* [Data listing]
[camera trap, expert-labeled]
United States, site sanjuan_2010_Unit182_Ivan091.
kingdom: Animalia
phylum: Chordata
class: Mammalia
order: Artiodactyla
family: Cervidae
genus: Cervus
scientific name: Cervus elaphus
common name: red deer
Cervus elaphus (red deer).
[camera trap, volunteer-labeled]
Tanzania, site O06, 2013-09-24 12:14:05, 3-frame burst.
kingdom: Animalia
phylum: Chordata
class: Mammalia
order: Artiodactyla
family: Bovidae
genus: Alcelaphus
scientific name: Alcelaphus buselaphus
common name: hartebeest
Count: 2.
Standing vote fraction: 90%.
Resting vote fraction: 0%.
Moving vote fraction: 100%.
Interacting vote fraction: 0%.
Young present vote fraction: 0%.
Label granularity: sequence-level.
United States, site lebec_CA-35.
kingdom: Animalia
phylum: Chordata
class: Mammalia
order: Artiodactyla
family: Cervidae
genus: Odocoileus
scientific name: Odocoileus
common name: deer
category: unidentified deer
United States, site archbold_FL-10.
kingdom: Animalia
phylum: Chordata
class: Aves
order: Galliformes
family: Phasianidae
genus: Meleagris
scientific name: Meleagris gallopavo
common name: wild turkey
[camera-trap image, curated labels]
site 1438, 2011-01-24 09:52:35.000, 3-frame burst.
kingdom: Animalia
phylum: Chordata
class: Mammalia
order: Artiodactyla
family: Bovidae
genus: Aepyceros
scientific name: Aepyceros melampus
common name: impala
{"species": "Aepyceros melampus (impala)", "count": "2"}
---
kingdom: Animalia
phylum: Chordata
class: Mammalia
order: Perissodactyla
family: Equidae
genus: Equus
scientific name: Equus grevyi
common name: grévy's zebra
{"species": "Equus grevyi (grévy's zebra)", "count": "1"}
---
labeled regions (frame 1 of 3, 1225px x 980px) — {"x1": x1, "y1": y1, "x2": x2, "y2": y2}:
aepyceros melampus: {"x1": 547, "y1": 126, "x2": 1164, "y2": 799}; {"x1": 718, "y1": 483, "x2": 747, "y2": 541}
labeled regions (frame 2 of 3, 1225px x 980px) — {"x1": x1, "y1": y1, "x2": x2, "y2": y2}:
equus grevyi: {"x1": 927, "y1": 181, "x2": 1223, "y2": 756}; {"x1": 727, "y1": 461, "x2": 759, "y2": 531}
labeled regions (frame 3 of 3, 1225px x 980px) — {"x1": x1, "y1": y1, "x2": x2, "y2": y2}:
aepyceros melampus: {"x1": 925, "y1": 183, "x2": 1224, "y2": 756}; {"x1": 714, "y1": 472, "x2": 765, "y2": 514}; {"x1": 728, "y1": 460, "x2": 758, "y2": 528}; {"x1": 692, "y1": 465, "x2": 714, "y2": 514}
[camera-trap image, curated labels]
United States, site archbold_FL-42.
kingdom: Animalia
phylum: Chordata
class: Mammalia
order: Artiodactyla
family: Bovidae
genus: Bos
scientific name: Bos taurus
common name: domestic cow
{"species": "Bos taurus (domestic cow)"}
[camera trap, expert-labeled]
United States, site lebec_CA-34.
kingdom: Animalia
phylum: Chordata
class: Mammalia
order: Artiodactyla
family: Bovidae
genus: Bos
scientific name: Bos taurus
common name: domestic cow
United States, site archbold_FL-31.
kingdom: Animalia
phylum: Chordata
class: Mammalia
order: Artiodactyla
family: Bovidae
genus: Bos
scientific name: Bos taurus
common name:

* [Task directions] Looking at the data above, work out how many lines contain "site" and answer with the figure only.

* [Answer box] 8